Counsel for Defendant Law Office of Kenneth Klein, P.C.
to give notice.
STATEMENT OF FACTS
This is an employment
dispute action. Plaintiff Ziad Canaan (“Plaintiff”) brings suit against
Defendant Law Office of Kenneth Klein, P.C. (“Defendant”) alleging the
following causes of action:
1. Failure To Pay Minimum Wage (Cal. Labor Code §§ 1182, 1182.12, 11980);
2. Failure To Pay Overtime (Cal. Labor Code § 510);
3. Failure To Provide Meal Breaks (Cal. Labor Code § 226.7);
4. Failure To Provide Rest Breaks (Cal. Labor Code § 226.7);
5. Failure To Compensate All Hours (Cal. Labor Code § 204);
6. Failure To Provide Accurate Wage Statements (Cal.

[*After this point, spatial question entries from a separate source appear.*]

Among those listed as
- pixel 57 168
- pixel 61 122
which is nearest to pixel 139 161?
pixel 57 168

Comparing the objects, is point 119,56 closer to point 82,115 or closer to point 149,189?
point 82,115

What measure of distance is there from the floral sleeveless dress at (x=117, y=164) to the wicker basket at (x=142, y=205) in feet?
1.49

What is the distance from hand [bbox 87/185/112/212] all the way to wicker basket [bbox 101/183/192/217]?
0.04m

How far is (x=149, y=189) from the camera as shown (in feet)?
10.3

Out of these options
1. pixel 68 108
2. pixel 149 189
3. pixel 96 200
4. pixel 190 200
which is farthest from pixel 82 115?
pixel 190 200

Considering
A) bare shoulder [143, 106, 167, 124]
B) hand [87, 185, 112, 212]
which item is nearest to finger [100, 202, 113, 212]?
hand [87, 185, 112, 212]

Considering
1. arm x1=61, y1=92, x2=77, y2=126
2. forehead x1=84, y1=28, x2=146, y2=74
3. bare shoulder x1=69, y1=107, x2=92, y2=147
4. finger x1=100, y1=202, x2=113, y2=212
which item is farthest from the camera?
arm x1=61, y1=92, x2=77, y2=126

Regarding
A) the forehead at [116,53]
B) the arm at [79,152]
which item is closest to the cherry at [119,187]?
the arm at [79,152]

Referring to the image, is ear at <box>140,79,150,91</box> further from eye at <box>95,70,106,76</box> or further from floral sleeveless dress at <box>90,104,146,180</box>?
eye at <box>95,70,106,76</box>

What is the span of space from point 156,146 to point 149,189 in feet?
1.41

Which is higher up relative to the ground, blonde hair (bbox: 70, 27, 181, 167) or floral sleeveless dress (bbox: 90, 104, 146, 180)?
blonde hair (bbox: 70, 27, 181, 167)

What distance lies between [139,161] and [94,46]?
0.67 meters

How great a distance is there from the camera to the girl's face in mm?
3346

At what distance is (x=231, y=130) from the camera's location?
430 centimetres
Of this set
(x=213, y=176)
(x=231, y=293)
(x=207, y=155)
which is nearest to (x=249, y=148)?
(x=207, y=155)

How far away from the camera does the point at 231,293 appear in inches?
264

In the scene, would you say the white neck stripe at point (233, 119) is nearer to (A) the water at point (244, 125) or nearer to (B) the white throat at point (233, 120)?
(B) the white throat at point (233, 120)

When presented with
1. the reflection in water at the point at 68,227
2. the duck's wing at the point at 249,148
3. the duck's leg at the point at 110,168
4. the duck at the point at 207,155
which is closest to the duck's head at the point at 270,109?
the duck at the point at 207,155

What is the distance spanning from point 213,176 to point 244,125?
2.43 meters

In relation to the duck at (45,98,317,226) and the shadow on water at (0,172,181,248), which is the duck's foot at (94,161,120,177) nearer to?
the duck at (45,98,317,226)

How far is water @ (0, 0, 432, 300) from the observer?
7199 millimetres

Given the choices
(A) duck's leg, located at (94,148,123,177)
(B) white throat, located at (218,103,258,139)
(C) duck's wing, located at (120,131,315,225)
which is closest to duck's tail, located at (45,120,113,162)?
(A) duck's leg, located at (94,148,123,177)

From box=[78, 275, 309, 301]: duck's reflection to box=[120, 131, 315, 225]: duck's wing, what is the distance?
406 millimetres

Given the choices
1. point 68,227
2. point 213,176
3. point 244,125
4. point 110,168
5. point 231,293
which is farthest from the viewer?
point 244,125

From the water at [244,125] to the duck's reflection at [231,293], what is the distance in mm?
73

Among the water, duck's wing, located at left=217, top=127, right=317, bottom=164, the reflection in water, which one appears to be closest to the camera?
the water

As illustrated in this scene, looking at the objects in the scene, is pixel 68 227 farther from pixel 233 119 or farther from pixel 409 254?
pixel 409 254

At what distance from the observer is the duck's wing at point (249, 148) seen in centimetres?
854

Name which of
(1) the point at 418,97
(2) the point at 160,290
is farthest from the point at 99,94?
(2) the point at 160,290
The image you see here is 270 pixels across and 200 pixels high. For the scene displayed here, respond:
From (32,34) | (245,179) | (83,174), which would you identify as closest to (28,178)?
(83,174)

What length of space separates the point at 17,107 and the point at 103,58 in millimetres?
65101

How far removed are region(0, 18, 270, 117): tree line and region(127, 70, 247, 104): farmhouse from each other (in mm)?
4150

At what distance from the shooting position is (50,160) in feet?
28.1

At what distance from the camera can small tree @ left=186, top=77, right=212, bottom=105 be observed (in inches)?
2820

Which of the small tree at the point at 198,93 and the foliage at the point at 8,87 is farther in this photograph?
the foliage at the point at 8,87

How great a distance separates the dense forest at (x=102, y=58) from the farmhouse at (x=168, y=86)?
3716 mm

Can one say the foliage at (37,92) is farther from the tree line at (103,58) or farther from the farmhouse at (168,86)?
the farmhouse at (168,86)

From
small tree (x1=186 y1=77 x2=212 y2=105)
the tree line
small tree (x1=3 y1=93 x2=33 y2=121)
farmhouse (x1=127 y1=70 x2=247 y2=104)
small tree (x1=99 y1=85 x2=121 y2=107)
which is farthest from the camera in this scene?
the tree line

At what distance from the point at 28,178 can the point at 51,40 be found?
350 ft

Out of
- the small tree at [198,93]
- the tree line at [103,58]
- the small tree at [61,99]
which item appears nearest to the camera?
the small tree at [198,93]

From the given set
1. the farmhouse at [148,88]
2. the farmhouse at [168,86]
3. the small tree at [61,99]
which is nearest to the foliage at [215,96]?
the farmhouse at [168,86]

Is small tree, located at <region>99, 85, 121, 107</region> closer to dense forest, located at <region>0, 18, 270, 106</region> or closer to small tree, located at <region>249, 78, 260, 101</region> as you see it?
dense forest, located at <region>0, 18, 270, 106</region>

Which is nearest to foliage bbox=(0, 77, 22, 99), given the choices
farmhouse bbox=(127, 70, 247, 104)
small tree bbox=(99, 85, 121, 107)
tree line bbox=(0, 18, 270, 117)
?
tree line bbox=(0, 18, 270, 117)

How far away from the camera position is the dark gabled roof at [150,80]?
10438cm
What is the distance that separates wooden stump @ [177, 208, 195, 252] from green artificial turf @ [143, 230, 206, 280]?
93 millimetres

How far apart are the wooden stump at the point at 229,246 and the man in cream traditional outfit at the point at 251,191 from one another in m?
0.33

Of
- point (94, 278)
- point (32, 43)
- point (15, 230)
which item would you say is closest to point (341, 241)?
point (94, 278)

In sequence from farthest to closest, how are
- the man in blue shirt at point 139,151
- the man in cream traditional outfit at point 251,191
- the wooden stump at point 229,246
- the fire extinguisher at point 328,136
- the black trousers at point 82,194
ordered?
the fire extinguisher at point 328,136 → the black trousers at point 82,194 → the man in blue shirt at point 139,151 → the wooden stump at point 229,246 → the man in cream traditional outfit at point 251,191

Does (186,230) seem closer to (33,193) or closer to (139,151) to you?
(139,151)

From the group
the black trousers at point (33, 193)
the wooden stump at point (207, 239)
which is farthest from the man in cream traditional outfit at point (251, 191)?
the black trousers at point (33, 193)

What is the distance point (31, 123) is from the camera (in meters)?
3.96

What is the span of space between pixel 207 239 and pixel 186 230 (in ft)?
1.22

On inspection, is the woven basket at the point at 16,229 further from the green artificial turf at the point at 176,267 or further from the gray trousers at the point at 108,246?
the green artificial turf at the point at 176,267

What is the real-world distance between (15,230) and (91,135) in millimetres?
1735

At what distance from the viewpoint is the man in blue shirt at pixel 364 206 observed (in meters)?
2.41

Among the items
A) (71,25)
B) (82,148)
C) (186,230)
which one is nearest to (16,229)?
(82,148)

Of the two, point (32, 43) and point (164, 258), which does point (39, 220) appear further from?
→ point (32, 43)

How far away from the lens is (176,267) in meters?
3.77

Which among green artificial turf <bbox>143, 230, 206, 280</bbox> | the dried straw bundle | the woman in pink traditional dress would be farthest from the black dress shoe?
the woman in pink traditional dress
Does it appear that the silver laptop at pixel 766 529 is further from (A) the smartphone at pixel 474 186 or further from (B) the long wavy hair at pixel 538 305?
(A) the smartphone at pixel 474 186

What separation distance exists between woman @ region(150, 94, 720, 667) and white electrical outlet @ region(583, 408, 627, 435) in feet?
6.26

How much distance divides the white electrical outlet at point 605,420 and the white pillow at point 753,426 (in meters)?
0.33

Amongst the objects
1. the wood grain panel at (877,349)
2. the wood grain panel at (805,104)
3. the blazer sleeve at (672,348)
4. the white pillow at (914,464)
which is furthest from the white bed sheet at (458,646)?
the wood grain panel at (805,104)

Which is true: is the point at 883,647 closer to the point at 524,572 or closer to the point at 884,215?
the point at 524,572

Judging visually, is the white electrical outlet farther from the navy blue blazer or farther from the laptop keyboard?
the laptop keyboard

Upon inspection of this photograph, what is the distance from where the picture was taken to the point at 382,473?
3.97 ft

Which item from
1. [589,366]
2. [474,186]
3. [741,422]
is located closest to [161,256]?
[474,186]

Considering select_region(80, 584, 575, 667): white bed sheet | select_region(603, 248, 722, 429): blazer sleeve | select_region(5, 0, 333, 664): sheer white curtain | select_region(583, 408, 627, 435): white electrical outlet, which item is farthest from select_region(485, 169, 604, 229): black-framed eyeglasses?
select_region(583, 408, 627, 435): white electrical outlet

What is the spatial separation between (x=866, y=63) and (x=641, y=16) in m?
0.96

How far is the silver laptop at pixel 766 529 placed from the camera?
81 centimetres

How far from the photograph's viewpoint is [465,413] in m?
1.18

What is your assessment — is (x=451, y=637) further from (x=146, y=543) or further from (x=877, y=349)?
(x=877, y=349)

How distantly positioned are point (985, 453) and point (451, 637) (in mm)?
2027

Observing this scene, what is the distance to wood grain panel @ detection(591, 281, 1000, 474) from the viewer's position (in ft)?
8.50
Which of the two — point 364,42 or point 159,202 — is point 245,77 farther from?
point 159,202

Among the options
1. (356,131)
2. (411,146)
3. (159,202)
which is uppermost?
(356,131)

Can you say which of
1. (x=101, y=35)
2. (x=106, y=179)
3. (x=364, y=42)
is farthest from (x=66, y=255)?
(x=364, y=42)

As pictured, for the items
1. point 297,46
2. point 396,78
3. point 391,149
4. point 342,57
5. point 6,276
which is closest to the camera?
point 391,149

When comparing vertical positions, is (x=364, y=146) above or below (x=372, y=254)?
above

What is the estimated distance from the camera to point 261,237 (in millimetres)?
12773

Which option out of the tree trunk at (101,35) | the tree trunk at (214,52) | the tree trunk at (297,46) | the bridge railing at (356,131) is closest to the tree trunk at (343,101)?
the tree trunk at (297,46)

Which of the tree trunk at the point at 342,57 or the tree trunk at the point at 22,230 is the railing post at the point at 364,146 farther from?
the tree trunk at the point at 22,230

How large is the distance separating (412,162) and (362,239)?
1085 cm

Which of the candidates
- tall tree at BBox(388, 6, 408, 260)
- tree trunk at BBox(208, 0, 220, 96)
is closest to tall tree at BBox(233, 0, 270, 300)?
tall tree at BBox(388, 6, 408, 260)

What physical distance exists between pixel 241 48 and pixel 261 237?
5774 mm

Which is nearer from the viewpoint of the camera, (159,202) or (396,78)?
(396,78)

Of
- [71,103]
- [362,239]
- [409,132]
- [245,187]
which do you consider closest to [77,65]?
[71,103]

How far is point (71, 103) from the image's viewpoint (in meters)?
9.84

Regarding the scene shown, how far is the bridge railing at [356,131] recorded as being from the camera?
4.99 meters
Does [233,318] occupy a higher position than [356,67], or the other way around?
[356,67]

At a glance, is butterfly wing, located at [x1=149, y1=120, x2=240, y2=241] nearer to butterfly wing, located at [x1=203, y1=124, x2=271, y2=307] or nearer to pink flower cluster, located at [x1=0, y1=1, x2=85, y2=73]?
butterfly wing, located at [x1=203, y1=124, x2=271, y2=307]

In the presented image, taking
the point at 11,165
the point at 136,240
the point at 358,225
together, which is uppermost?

Labor Code § 226);
7. Failure To Maintain Payroll Records (Cal. Labor Code §§ 1174 And
1174.5);
8. Waiting Time Penalties (Cal. Labor Code §§ 201. 202 And 203);
9. Unlawful Retaliation (Whistle Blower – Cal. Labor Code § 1102.5);
10. Constructive Termination In Violation Of Public Policy;
11. Harassment In Violation Of The FEHA – Government Code Section 12940 Et
Seq.;
12. Discrimination In Violation Of The FEHA, Government Code Section 12940
Et Seq.;
13. Retaliation In Violation Of The FEHA, Government Code Section 12940 Et
Seq.;
14. Failure To Prevent Harassment, Retaliation, And Discrimination In
Violation Of The FEHA – Government Code Section 12940 Et Seq.;
15. Failure To Accommodate Disability In Violation Of FEHA; and
16. Failure To Engage In The Interactive Process In Violation Of FEHA.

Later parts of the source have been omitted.